And I wondered if you could just briefly take us through when I add 36 stages and remain at seven rigs what is the increment? Then obviously I’m increasing the number of rigs I think to nine, and 36, sort of what is the increment and then finally, where is inflation coming to play?
Because the well cost for being something like maybe high 7 million, went to about 8.3, thereabouts, in the call for Q4 and then now it’s closer to nine. And it’s just not clear to me how much of that is reflecting from the stage differential and how much is just inflation coming to play?
Michael Lou
So couple of things. One, our current budget is 490 million, as a starting point, and I think what we were talking about before is that with the seven rig program and two frac crews and the cost inflation and moving to 36 stages, essentially our capital will stay flat for the year but obviously we’ll have completed less wells in that type of situation.
Now, 7.5 million is what we’re saying on the 28 stage frac. Now you’re moving – if you go to the middle of the 8.5 to 9 range, 8.75 for a 36 stage frac.
Previously we were saying in that 8.3 range, so there’s your inflation on those wells. But you can go anywhere in that range of 8.5 to 9 for that.
If you use that kind of midpoint and with a third frac crew, you’ll get back to the 47 net operated wells being completed for the year. And that will kind of get you back to that $525 million with the additional wells that are going to 36 stages at that kind of midpoint level will get you to that $525 million number.
And then, as you get the 550, the reason for that is if you add a couple of rigs, call it rigs eight and nine, depending on when you might add them, that could bring you up to the 550. Now, you’re not going to get much benefit on a production basis from that, because they’ll be added later in the year.
Chitra Sundaram
Yeah, yeah, yeah. The 490 includes a bunch of infrastructure spend.
When you think about just drilling wells, it’s sort of closer to 450, it’s operated and non-operated.

- Tasks to complete
• A. Translate this sentence from the call transcript into French: "The 490 includes a bunch of infrastructure spend."
• B. For each statement, indicate whether it agrees with the call transcript, answering yes or no and quoting the deciding words: (i) the current budget stands at 490 million; (ii) the 7.5 million figure applies to a 36 stage frac; (iii) adding rigs eight and nine would bring a large production benefit.
The records are not needed for this work.

- Supplied information
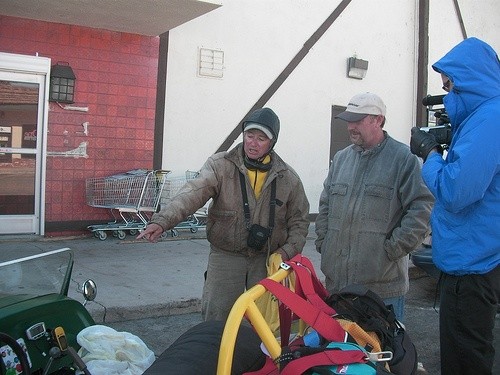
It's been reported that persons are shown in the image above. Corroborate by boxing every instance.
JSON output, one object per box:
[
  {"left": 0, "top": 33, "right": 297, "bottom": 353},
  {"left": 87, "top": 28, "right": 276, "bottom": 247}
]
[
  {"left": 410, "top": 37, "right": 500, "bottom": 375},
  {"left": 315, "top": 93, "right": 434, "bottom": 321},
  {"left": 136, "top": 108, "right": 310, "bottom": 322}
]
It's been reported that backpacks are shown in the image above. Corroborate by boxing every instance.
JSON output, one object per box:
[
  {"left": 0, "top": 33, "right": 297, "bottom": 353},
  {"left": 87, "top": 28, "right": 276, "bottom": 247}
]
[{"left": 327, "top": 288, "right": 419, "bottom": 375}]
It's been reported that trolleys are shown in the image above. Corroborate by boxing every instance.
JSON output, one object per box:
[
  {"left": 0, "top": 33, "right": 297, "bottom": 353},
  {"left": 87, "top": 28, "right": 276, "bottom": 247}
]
[{"left": 84, "top": 167, "right": 214, "bottom": 240}]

- Answers for this exercise
• A. Les 490 comprennent une bonne part de dépenses d'infrastructure.

• B.
(i) Yes: "our current budget is 490 million, as a starting point"
(ii) No: "7.5 million is what we’re saying on the 28 stage frac"
(iii) No: "you’re not going to get much benefit on a production basis from that, because they’ll be added later in the year"